Gesine Schwan is the Social Democrats' choice to fill the ceremonial president's office. The decision is sure to cause friction within Germany's coalition government.
Schwan is the left's choice
Schwan, a 65-year-old university professor, was announced on Monday, May 26, as the Social Democratic Party's (SPD) choice for the high-profile office of German president. Schwan nearly won the post five years ago, but lost out to Horst Koehler, a former head of the International Monetary Fund.
Koehler has the support of Chancellor Angela Merkel's Christian Democratic Union (CDU), who wants to see him serve a second five-year term. Members of the CDU and its Bavarian sister party, the Christian Social Union (CSU), were upset to hear that the SPD would put forth its own candidate. The parties form a left-right coalition together.

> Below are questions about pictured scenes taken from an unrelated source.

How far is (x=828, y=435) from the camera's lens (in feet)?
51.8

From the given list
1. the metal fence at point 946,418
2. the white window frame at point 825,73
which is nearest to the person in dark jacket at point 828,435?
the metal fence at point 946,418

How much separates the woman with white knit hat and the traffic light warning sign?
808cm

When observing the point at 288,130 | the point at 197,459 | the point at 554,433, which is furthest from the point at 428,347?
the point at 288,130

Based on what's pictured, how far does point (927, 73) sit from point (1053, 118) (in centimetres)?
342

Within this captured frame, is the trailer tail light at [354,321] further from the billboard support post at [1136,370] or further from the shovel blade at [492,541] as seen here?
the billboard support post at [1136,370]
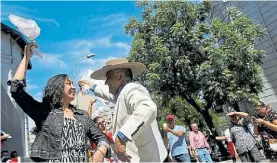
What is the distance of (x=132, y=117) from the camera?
2764 millimetres

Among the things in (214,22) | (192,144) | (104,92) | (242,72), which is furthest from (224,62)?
(104,92)

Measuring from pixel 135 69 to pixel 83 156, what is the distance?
3.76 feet

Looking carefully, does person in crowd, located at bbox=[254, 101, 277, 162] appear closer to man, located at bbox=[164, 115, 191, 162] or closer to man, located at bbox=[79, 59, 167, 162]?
man, located at bbox=[164, 115, 191, 162]

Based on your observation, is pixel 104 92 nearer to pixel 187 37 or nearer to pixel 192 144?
pixel 192 144

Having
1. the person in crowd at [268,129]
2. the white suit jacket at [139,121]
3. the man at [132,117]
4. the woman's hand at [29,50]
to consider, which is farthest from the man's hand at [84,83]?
the person in crowd at [268,129]

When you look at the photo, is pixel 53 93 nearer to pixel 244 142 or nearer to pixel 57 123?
pixel 57 123

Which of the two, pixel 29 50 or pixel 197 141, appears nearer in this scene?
pixel 29 50

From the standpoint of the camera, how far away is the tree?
62.5 feet

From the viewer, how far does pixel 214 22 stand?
20.1 m

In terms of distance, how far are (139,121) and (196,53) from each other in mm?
17918

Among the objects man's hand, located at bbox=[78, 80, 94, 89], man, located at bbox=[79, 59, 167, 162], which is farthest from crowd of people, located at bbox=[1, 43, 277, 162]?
man's hand, located at bbox=[78, 80, 94, 89]

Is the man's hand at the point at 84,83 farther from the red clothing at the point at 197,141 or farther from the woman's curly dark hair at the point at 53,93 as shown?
the red clothing at the point at 197,141

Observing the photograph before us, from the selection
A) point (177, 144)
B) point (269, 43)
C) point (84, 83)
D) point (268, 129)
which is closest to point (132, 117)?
point (84, 83)

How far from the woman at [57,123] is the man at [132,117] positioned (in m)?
0.22
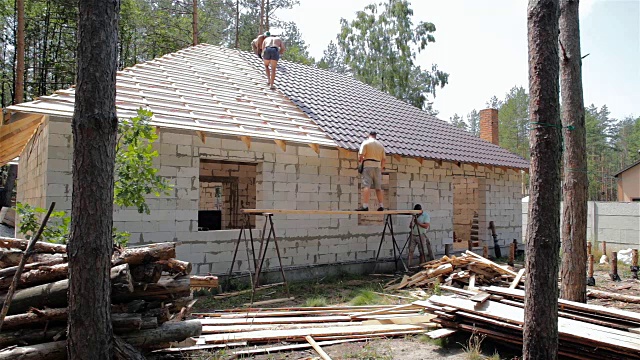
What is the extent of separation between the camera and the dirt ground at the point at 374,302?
4.61 meters

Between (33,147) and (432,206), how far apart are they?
30.4 feet

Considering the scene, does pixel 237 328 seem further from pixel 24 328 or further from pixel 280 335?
pixel 24 328

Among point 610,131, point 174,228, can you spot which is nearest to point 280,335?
point 174,228

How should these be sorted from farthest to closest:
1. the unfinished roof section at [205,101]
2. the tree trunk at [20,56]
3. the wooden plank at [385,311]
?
the tree trunk at [20,56], the unfinished roof section at [205,101], the wooden plank at [385,311]

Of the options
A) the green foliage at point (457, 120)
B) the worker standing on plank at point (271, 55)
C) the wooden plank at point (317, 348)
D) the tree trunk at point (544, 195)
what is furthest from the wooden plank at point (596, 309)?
the green foliage at point (457, 120)

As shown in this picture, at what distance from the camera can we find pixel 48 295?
3.71 meters

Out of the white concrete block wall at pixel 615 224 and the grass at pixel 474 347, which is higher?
the white concrete block wall at pixel 615 224

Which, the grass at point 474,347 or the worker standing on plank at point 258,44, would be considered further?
the worker standing on plank at point 258,44

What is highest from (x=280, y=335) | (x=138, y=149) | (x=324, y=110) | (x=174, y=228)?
(x=324, y=110)

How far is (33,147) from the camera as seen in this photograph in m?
8.99

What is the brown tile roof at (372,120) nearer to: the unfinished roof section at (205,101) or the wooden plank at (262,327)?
the unfinished roof section at (205,101)

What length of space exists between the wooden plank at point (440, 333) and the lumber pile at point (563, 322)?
1.6 inches

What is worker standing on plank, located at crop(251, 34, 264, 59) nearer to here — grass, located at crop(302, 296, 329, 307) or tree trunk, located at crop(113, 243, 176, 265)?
grass, located at crop(302, 296, 329, 307)

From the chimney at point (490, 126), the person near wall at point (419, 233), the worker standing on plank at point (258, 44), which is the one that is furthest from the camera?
the chimney at point (490, 126)
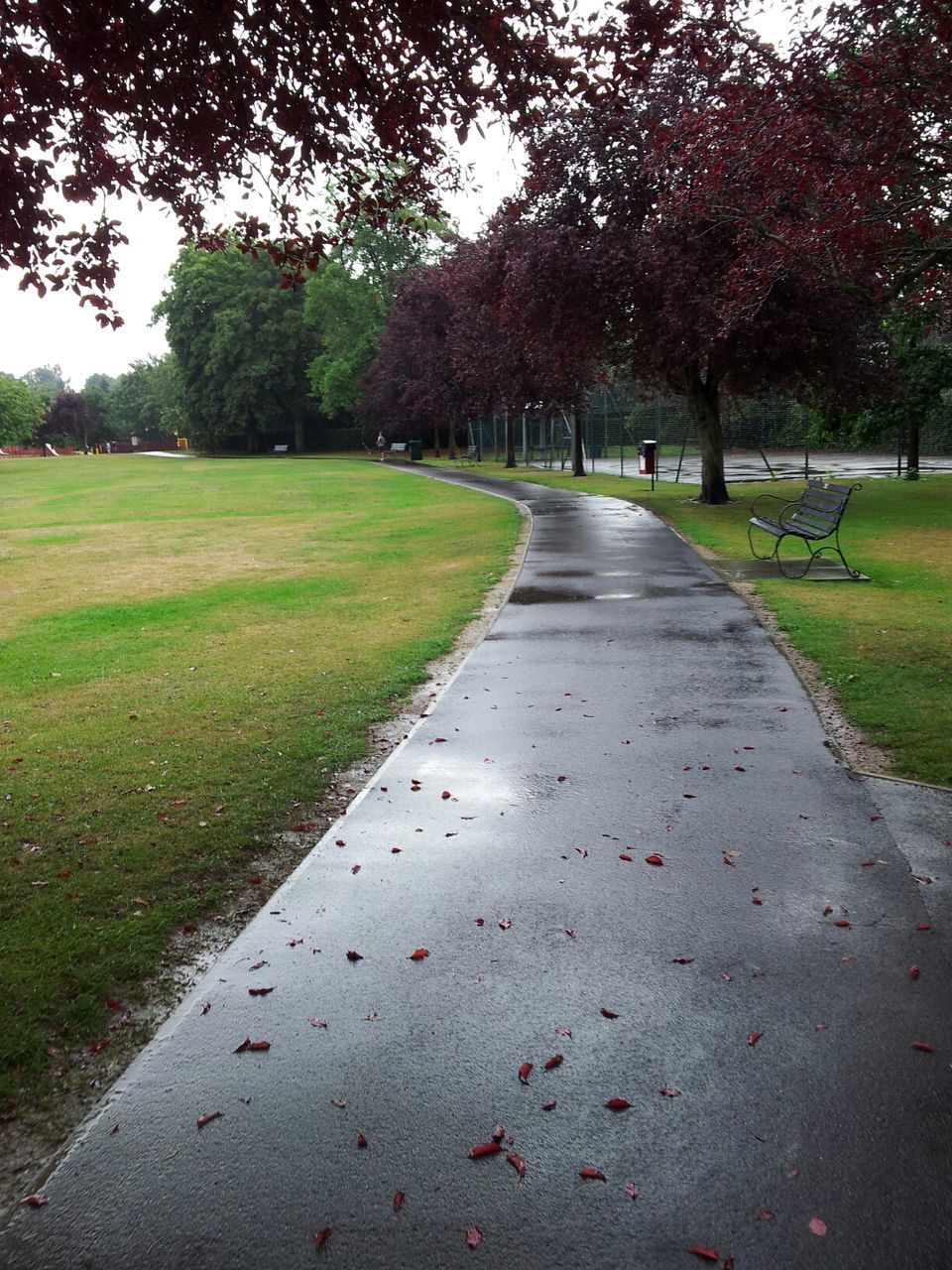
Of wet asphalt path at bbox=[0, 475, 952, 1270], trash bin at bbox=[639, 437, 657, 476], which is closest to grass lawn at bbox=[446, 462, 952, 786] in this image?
wet asphalt path at bbox=[0, 475, 952, 1270]

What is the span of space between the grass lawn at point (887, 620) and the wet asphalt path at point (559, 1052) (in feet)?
3.28

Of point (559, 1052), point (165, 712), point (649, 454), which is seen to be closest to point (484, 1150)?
point (559, 1052)

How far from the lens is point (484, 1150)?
2.72 metres

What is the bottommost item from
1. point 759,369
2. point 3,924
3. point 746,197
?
point 3,924

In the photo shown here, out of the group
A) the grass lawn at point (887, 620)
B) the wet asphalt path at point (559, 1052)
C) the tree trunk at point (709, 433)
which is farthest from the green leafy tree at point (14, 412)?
the wet asphalt path at point (559, 1052)

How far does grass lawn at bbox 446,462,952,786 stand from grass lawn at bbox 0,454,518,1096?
3345 millimetres

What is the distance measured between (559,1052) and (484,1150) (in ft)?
1.65

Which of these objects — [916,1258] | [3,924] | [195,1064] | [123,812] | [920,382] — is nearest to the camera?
[916,1258]

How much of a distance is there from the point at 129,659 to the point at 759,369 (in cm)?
1612

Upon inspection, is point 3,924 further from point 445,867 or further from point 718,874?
point 718,874

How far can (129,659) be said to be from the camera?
9.41 metres

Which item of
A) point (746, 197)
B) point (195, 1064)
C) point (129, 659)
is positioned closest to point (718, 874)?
point (195, 1064)

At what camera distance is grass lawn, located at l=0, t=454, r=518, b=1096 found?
4047 mm

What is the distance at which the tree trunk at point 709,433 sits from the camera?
22875 millimetres
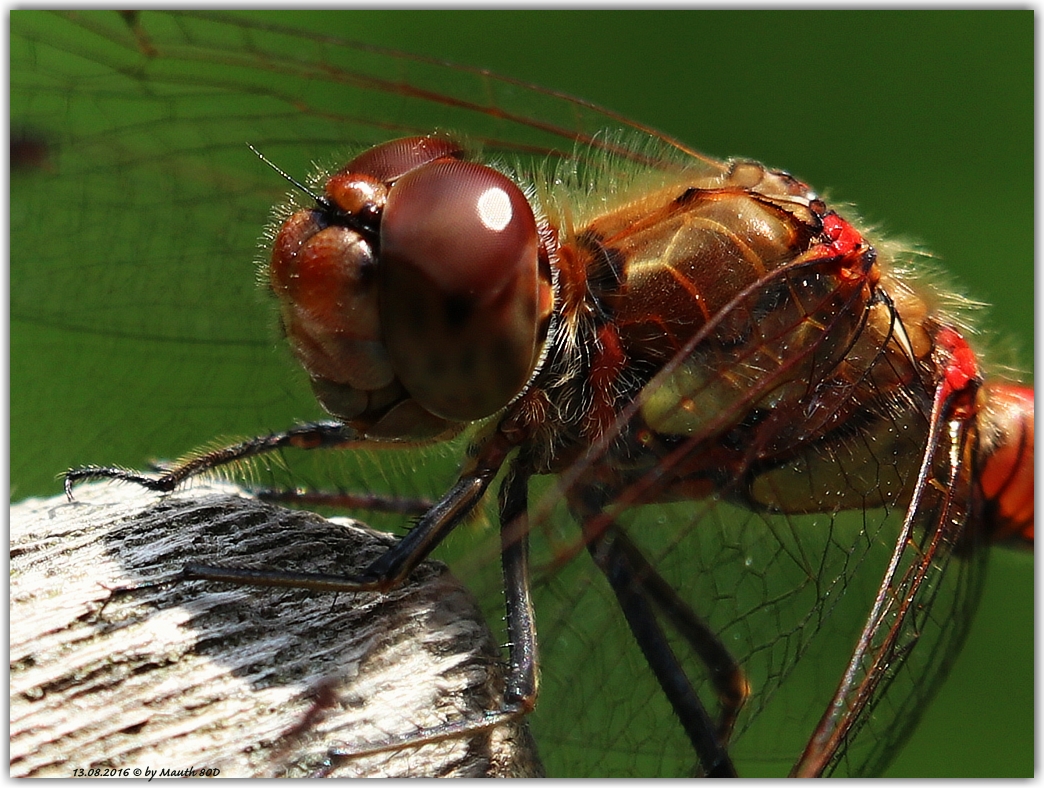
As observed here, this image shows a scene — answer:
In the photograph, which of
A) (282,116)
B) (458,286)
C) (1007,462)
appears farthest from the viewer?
(282,116)

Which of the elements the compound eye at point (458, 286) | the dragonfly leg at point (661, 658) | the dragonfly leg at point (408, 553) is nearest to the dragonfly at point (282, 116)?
the compound eye at point (458, 286)

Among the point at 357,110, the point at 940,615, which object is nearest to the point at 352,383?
the point at 357,110

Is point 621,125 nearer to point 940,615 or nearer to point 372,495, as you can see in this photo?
point 372,495

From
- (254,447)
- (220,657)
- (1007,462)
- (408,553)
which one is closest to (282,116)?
(254,447)

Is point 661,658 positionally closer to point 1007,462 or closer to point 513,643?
point 513,643

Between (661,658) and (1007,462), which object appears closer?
(661,658)
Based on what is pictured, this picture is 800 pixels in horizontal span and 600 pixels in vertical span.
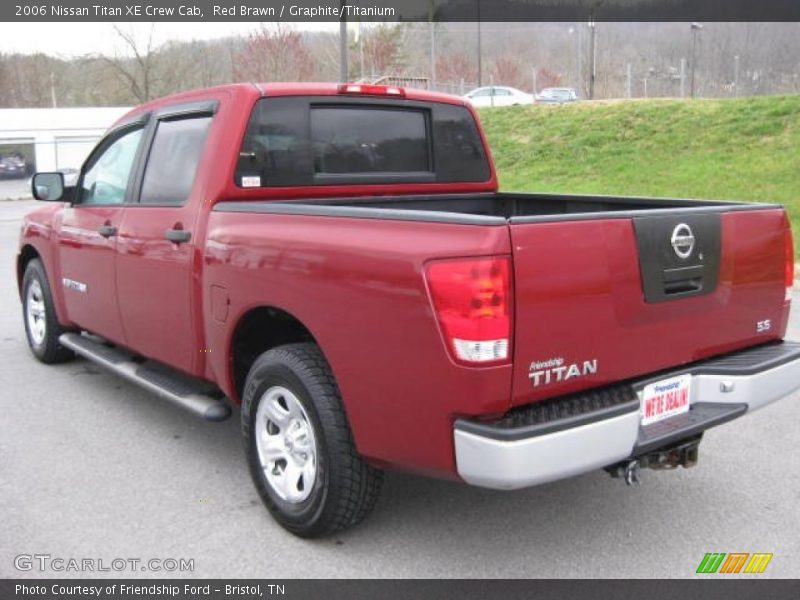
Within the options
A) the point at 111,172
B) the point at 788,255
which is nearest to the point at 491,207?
the point at 788,255

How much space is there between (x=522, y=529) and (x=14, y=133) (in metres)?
38.2

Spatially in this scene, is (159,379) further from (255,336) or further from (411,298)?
(411,298)

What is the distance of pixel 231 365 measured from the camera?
3.81 m

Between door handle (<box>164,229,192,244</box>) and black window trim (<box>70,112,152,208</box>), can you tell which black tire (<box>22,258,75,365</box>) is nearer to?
black window trim (<box>70,112,152,208</box>)

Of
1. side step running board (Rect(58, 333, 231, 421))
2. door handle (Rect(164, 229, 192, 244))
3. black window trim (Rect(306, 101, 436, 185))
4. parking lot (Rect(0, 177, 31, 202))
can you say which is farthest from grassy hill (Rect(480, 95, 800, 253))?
parking lot (Rect(0, 177, 31, 202))

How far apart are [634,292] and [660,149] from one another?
698 inches

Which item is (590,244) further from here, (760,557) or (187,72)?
(187,72)

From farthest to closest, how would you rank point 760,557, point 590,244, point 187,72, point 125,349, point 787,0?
point 187,72, point 787,0, point 125,349, point 760,557, point 590,244

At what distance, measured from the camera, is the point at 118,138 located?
5137mm

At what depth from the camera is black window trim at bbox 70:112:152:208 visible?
473 centimetres

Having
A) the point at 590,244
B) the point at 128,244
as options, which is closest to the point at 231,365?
the point at 128,244

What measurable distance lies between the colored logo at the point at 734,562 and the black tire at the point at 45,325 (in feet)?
15.6

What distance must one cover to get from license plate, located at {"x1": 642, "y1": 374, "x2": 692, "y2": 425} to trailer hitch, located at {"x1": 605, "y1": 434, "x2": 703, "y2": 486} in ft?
0.50

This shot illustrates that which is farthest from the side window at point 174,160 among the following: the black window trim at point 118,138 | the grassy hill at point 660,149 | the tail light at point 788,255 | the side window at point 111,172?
the grassy hill at point 660,149
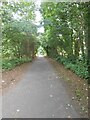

Chancellor Merkel expressed her anger about the decision of her coalition partners to nominate their own candidate.
"We have a president who is respected around the world," Merkel said. "So it is regrettable that the Social Democrats have put up their own candidate in this step that can only be explained by the internal state of the party.”
Schwan's candidacy runs counter to a longstanding tradition observed by the two main political blocs not to put up a challenger to a president seeking a second term.
"I believe that this candidacy will fail and that Horst Koehler will remain president, as is the wish of the majority of our citizens," she added.
Coalition will stay together
They do not always see eye to eye
SPD head Hubertus Heil said that he does not worry that the move will rupture the coalition ahead of federal elections, which are scheduled to take place in 2009. The CSU also faces state elections in Bavaria later this year.
"A little competition isn't going to cause any harm to a functioning democracy," Heil said. "The CSU is nervous ahead of the state elections in September. I urge them just to relax."
SPD leader Kurt Beck said that his party would not "campaign against the incumbent."
"In a democracy, we view a rival candidacy as a good opportunity for a broad discussion of the issues," Beck said Monday.
Merkel's spokesman Ulrich Wilhelm also rejected any suggestion of the coalition breaking apart at a news conference.
"The chancellor has made it clear that the SPD decision puts a strain on the coalition but that she, as well as the chairmen of the SPD and CSU, remains interested in carrying on the work on policies in the best interests of Germany," Wilhelm said.
Koehler wants another five years
Schwan narrowly lost to Koehler in 2004 when the CDU and Free Democrats (FDP) had a majority in the federal assembly, which is made up of members of parliament and delegates from each of Germany's 16 federal states.
The vote for president is done by secret ballot, meaning any federal assembly member can vote for any candidate. The assembly meets every five years to elect a president.
The assembly vote for president will take place in May of 2009. Political analysts say that center-left parties could have enough votes to elect Schwan. While the SPD has refused to enter into a coalition with the Left party in forming a government, it would presumably rely on the Left and the Greens to elect Schwan.